PUBLICATIONS AND MEDIA


Taking Back the Vote: Getting American Youth Involved in Our Democracy, by Jane Eisner, Beacon Press, 2004, 156 pages, $15.00 (paper).

Reviewed by David Lampe

No amendment to the U.S. Constitution was ratified so quickly following congressional approval than the 26th Amendment, which lowered the age of voting eligibility from 21 to 18. As a result, nearly half the registered voters aged 18 to 20 cast a ballot in the 1972 general election, which Richard Nixon won by 60 percent of the popular vote. Tragically, voter participation among 18- to 20-year-olds has never been so high since 1972, and has declined in every year, with the exception of the 1992 general election. Taking Back the Vote chronicles the decades-long movement to extend the franchise to young adults, reviews trends in voter participation among 18- to 20-year-olds, examines patterns and causes of political disillusionment among the cohort, and suggests reforms that might attract young adults to greater political involvement. These discussions are set in the paradoxical context that young people tend to be active and enthusiastic community-service volunteers despite their apparent apathy with respect to voting.

The author, Jane Eisner, is a syndicated columnist based at the Philadelphia Enquirer and a fellow at the University of Pennsylvania's Fox Leadership Program.

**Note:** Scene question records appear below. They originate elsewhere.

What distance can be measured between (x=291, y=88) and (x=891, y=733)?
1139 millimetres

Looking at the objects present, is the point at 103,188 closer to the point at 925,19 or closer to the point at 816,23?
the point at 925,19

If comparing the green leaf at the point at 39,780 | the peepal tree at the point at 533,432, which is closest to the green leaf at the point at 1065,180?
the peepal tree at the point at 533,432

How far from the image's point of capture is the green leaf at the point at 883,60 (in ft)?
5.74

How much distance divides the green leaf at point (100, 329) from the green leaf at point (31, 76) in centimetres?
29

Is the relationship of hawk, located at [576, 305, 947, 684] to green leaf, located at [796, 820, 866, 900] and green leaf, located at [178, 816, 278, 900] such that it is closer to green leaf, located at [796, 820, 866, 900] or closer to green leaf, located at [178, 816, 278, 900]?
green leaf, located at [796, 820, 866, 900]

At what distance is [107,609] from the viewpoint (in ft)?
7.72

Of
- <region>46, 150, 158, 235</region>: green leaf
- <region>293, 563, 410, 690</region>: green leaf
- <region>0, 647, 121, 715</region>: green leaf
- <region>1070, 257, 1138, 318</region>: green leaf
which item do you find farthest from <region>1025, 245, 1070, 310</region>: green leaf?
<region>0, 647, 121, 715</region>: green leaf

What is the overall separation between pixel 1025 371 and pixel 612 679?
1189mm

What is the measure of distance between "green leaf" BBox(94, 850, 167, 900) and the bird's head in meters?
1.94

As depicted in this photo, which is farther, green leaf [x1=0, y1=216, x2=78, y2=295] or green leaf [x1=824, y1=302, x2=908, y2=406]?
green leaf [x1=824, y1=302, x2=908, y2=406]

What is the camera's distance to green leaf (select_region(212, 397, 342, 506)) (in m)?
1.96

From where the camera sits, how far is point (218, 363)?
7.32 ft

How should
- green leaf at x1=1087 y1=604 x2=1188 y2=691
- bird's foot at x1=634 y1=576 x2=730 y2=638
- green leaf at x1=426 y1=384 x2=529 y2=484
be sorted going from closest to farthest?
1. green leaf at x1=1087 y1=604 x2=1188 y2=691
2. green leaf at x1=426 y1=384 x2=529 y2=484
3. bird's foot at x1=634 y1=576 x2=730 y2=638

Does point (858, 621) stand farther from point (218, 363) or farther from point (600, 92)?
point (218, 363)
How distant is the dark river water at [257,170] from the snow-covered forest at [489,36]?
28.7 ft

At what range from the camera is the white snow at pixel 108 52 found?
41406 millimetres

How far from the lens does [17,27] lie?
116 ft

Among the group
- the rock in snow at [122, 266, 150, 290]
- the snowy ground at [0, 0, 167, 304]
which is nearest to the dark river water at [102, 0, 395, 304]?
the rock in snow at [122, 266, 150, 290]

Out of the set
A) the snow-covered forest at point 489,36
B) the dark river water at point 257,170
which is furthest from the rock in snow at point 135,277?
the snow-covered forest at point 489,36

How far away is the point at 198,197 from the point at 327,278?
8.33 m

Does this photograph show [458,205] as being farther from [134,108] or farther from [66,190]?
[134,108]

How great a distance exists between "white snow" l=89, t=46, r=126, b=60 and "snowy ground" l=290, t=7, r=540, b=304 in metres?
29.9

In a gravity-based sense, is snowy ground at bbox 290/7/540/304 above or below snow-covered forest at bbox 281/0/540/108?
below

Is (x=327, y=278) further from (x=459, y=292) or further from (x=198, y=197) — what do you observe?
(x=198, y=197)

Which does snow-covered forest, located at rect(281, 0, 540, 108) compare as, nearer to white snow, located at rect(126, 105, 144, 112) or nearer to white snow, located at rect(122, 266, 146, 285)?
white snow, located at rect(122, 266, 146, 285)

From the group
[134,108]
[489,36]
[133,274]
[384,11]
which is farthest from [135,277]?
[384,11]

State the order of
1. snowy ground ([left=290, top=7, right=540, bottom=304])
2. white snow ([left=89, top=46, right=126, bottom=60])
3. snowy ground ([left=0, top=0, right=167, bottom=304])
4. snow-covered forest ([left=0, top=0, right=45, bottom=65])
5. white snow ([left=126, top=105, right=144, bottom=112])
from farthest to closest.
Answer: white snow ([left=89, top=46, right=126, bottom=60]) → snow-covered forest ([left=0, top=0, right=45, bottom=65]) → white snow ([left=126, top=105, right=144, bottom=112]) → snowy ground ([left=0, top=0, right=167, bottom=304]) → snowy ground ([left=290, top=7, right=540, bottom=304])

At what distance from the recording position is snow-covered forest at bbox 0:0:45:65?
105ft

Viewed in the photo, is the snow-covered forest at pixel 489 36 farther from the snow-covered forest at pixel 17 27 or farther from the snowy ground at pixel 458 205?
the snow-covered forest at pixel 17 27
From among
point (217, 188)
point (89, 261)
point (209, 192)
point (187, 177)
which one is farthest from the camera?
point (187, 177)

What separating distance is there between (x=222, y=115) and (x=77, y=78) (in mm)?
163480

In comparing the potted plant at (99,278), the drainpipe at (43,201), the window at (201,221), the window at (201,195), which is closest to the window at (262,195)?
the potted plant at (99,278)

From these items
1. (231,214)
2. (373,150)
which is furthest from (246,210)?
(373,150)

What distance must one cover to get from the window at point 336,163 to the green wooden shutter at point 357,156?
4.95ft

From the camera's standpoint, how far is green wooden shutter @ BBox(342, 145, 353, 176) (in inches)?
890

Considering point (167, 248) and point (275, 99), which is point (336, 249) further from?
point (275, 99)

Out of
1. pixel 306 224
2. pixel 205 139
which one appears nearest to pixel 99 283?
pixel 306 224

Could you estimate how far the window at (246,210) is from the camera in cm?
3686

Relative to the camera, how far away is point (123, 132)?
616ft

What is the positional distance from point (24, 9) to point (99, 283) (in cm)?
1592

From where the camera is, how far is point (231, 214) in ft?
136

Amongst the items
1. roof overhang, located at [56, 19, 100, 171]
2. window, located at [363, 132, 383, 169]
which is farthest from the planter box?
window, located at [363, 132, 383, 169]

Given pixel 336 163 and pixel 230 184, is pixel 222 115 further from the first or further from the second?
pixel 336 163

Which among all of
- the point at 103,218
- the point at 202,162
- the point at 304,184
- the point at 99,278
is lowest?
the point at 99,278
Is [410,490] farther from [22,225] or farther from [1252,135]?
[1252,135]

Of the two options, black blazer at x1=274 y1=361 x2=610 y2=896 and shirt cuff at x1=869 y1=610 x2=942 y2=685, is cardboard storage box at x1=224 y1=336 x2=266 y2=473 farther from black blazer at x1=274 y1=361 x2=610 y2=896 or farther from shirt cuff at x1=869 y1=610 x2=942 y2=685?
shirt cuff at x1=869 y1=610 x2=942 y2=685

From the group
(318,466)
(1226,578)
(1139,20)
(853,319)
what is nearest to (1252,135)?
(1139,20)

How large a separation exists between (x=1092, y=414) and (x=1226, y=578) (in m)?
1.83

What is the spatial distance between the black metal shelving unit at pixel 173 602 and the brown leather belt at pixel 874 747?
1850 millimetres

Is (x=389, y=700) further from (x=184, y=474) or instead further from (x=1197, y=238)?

Taking Back the Vote opens with a history of the gradual expansion of the franchise in the United States, first including non-propertied citizens, next racial minorities, then women, and finally 18- to 20-year-olds. Eisner recounts that the youth-enfranchisement movement began in 1942 as the personal cause of Jennings Randolph, a Democratic U.S. Representative from West Virginia. In that year he introduced a constitutional amendment to lower the voting age to 18 in response to the Roosevelt administration's extension of draft eligibility to 18-year-olds. Thirty-nine years later, by then a member of the U.S. Senate, Randolph would witness, finally, the adoption of the 26th Amendment, following Ohio's ratification of the measure in June of 1971. The successful amendment was the eleventh he had introduced since first entering Congress in 1932. The proposed amendment succeeded during a period when the United States was again at war, in Vietnam, a far more controversial embroilment than World War II. It was also a period of intense political involvement among youth.

While the 26th Amendment enfranchised youth, it did nothing to streamline or reconcile the conflicting and diverse voter-registration rules and procedures of the various states. Young people could vote only if they could register, and significant barriers to registration - applying in particular to students who attended college out of state - hampered participation in the 1972 general election. (Student voter registration remains a question of considerable controversy-see Where Should Students Vote? The Courts, the States and Local Officials, by Kenneth L. Eshleman, University Press of America, 1989.)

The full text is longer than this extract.